- _Plain-text document sources_
= = = =

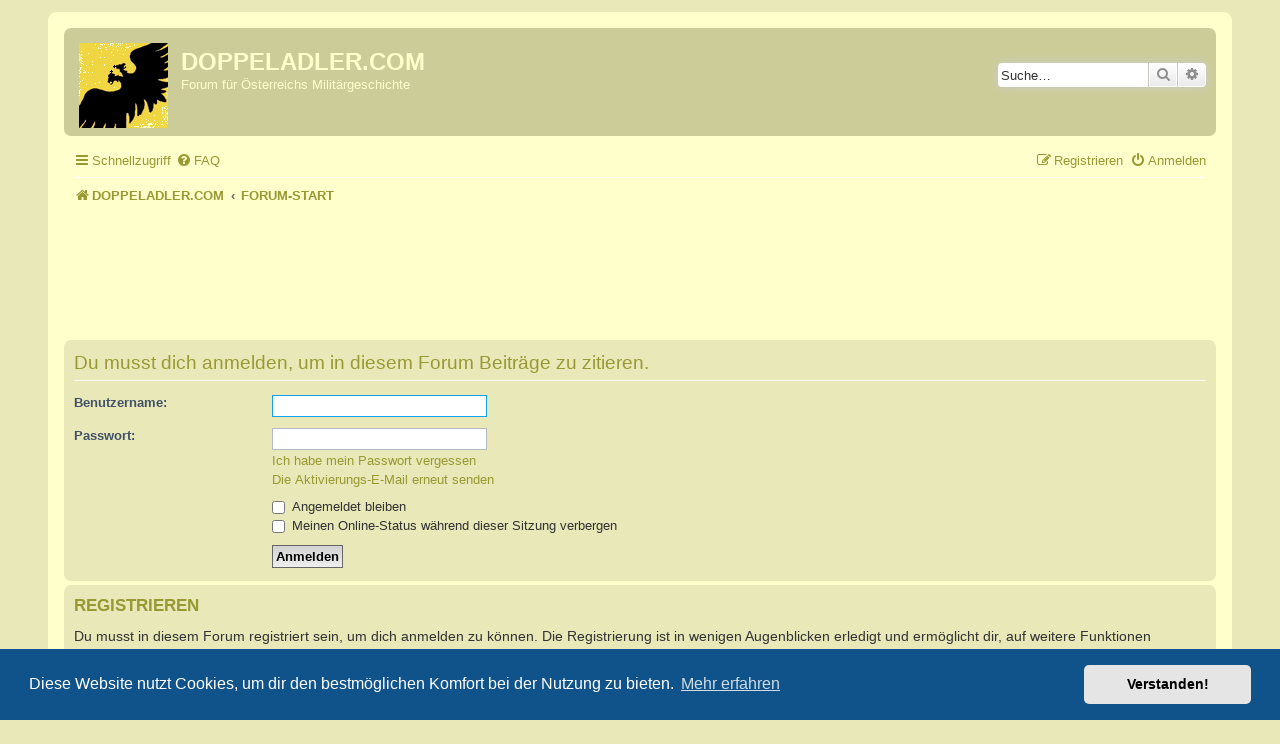

--- FILE ---
content_type: text/html; charset=utf-8
request_url: https://www.google.com/recaptcha/api2/aframe
body_size: 267
content:
<!DOCTYPE HTML><html><head><meta http-equiv="content-type" content="text/html; charset=UTF-8"></head><body><script nonce="nNqXeF55Y0KhYAHpQ4s40g">/** Anti-fraud and anti-abuse applications only. See google.com/recaptcha */ try{var clients={'sodar':'https://pagead2.googlesyndication.com/pagead/sodar?'};window.addEventListener("message",function(a){try{if(a.source===window.parent){var b=JSON.parse(a.data);var c=clients[b['id']];if(c){var d=document.createElement('img');d.src=c+b['params']+'&rc='+(localStorage.getItem("rc::a")?sessionStorage.getItem("rc::b"):"");window.document.body.appendChild(d);sessionStorage.setItem("rc::e",parseInt(sessionStorage.getItem("rc::e")||0)+1);localStorage.setItem("rc::h",'1768701106895');}}}catch(b){}});window.parent.postMessage("_grecaptcha_ready", "*");}catch(b){}</script></body></html>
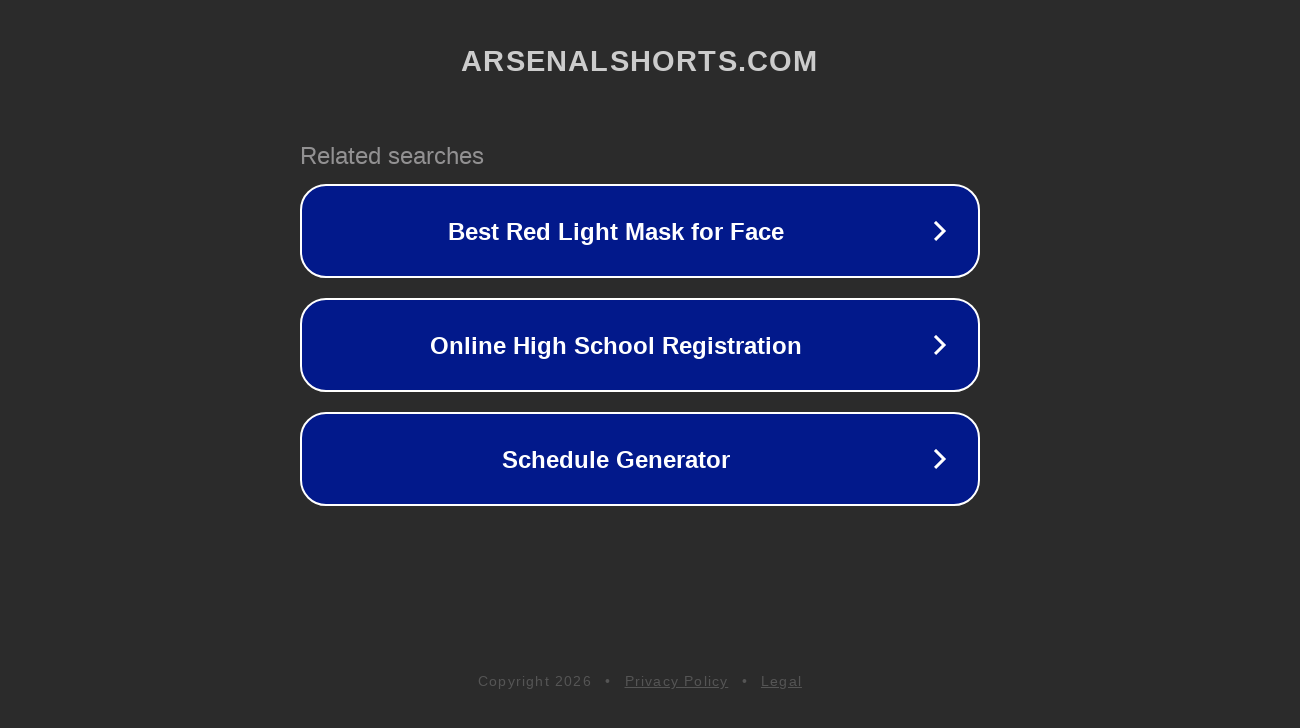

--- FILE ---
content_type: text/html; charset=utf-8
request_url: https://www.arsenalshorts.com/news/201607190857/615-20160719/
body_size: 1106
content:
<!doctype html>
<html data-adblockkey="MFwwDQYJKoZIhvcNAQEBBQADSwAwSAJBANDrp2lz7AOmADaN8tA50LsWcjLFyQFcb/P2Txc58oYOeILb3vBw7J6f4pamkAQVSQuqYsKx3YzdUHCvbVZvFUsCAwEAAQ==_GY6TvvT3IP6vxVJqUnvtKMVPPLzN+9hUTzgD8TanWwvgq1uQsKUmHnlNQFCtVQmE4komJDdRRTuxO/6aaSXjFg==" lang="en" style="background: #2B2B2B;">
<head>
    <meta charset="utf-8">
    <meta name="viewport" content="width=device-width, initial-scale=1">
    <link rel="icon" href="[data-uri]">
    <link rel="preconnect" href="https://www.google.com" crossorigin>
</head>
<body>
<div id="target" style="opacity: 0"></div>
<script>window.park = "[base64]";</script>
<script src="/bgckqVVQB.js"></script>
</body>
</html>
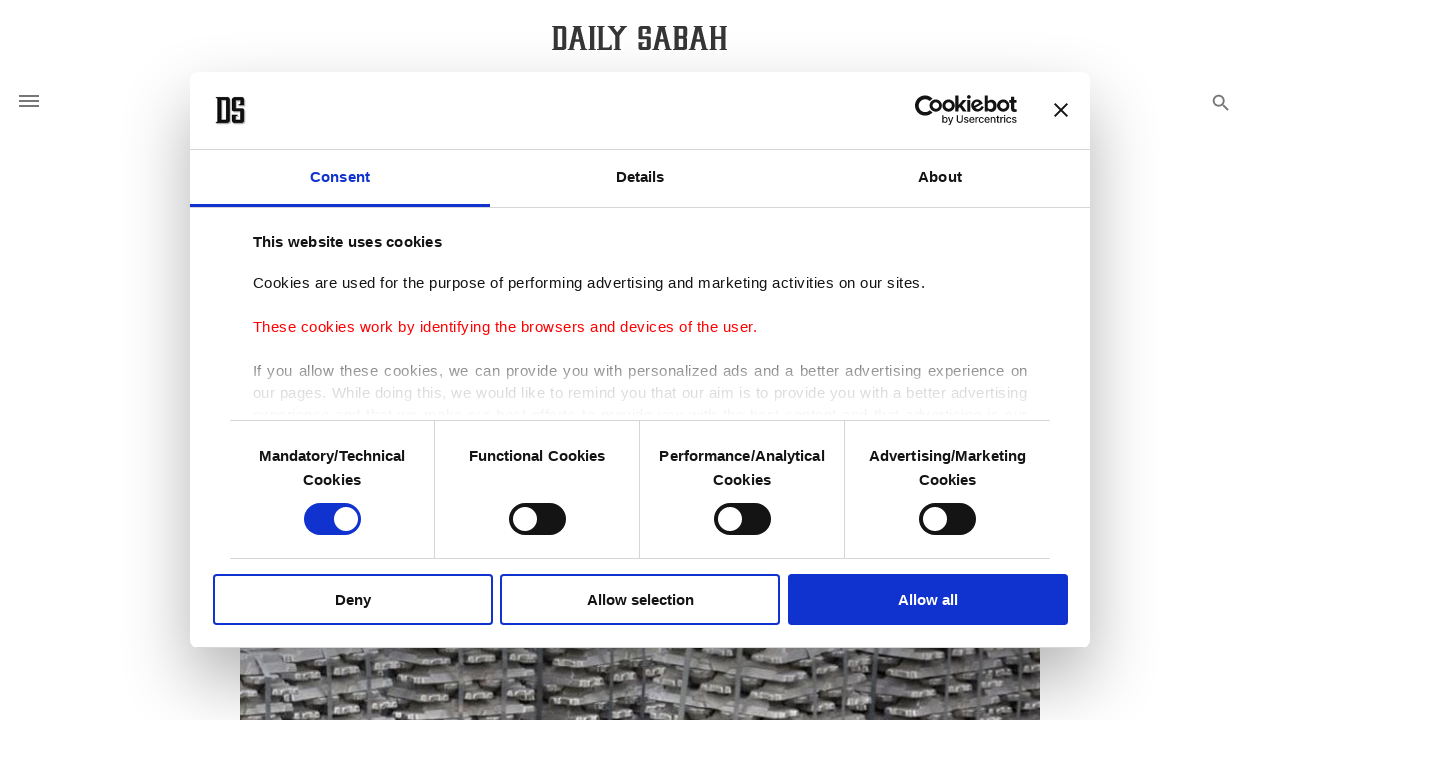

--- FILE ---
content_type: text/html; charset=UTF-8
request_url: https://www.dailysabah.com/article_count/29698
body_size: -84
content:
Article Id: 29698- Visit_count: 2</br>counter_mod: 10<br> mod: 2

= = = =

- _TASK INSTRUCTIONS_
Because pictures are not wanted, give every entry above again exactly without them.

- _TASK RESULT_
--- FILE ---
content_type: text/html; charset=utf-8
request_url: https://www.google.com/recaptcha/api2/aframe
body_size: 267
content:
<!DOCTYPE HTML><html><head><meta http-equiv="content-type" content="text/html; charset=UTF-8"></head><body><script nonce="nNqXeF55Y0KhYAHpQ4s40g">/** Anti-fraud and anti-abuse applications only. See google.com/recaptcha */ try{var clients={'sodar':'https://pagead2.googlesyndication.com/pagead/sodar?'};window.addEventListener("message",function(a){try{if(a.source===window.parent){var b=JSON.parse(a.data);var c=clients[b['id']];if(c){var d=document.createElement('img');d.src=c+b['params']+'&rc='+(localStorage.getItem("rc::a")?sessionStorage.getItem("rc::b"):"");window.document.body.appendChild(d);sessionStorage.setItem("rc::e",parseInt(sessionStorage.getItem("rc::e")||0)+1);localStorage.setItem("rc::h",'1768701106895');}}}catch(b){}});window.parent.postMessage("_grecaptcha_ready", "*");}catch(b){}</script></body></html>

--- FILE ---
content_type: text/html; charset=utf-8
request_url: https://www.arsenalshorts.com/news/201607190857/615-20160719/
body_size: 1106
content:
<!doctype html>
<html data-adblockkey="MFwwDQYJKoZIhvcNAQEBBQADSwAwSAJBANDrp2lz7AOmADaN8tA50LsWcjLFyQFcb/P2Txc58oYOeILb3vBw7J6f4pamkAQVSQuqYsKx3YzdUHCvbVZvFUsCAwEAAQ==_GY6TvvT3IP6vxVJqUnvtKMVPPLzN+9hUTzgD8TanWwvgq1uQsKUmHnlNQFCtVQmE4komJDdRRTuxO/6aaSXjFg==" lang="en" style="background: #2B2B2B;">
<head>
    <meta charset="utf-8">
    <meta name="viewport" content="width=device-width, initial-scale=1">
    <link rel="icon" href="[data-uri]">
    <link rel="preconnect" href="https://www.google.com" crossorigin>
</head>
<body>
<div id="target" style="opacity: 0"></div>
<script>window.park = "[base64]";</script>
<script src="/bgckqVVQB.js"></script>
</body>
</html>

--- FILE ---
content_type: text/html; charset=UTF-8
request_url: https://www.dailysabah.com/article_count/29698
body_size: -84
content:
Article Id: 29698- Visit_count: 2</br>counter_mod: 10<br> mod: 2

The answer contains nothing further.